Daily I have 5 million or so unique keywords with an impression count for each one. I want to be able to look these keywords up by certain words so for instance if I have "ipod nano 4GB" I want to be able to pull that out if I search for "ipod", "nano", or "4GB". mySQL can't seem to handle that much data for what I want, I've tried Berkeley but that seems to crash with too many rows and it's slower. Ideas?
I'm quite happy with the Xapian search engine library. Although it sounds like it might be overkill for your scenario, maybe you just want to chuck your data into a big hashtable, like perhaps memcached?
you can try free text on mssql. http://msdn.microsoft.com/en-us/library/ms177652.aspx
Example query:
SELECT TOP 10 * FROM searchtable
INNER JOIN FREETEXTTABLE(searchtable, [SEARCH_TEXT], 'query string') AS KEY_TBL
ON searchtable.SEARCH_ID = KEY_TBL.[KEY]
ORDER BY KEY_TBL.RANK DESC
Josh
A Lucene index might work. Ive used it for pretty big datasets before.

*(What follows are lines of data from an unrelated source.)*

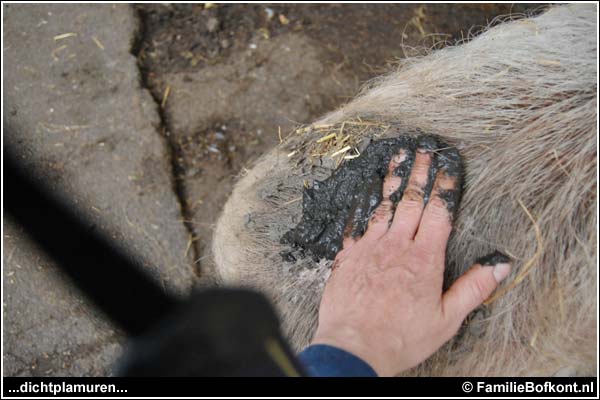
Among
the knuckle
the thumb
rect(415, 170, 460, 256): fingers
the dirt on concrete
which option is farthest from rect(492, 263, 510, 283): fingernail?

It's developed in java but there is also a .NET version.
Have you tried fulltext search in MySQL ? Because if you tried it with LIKE comparison, I see why it was slow :).
That workload and search pattern is trivial for PostgreSQL with its integrated full text search functionality (integrated as of 8.4 which is now in RC status. It's a contrib module prior to that.)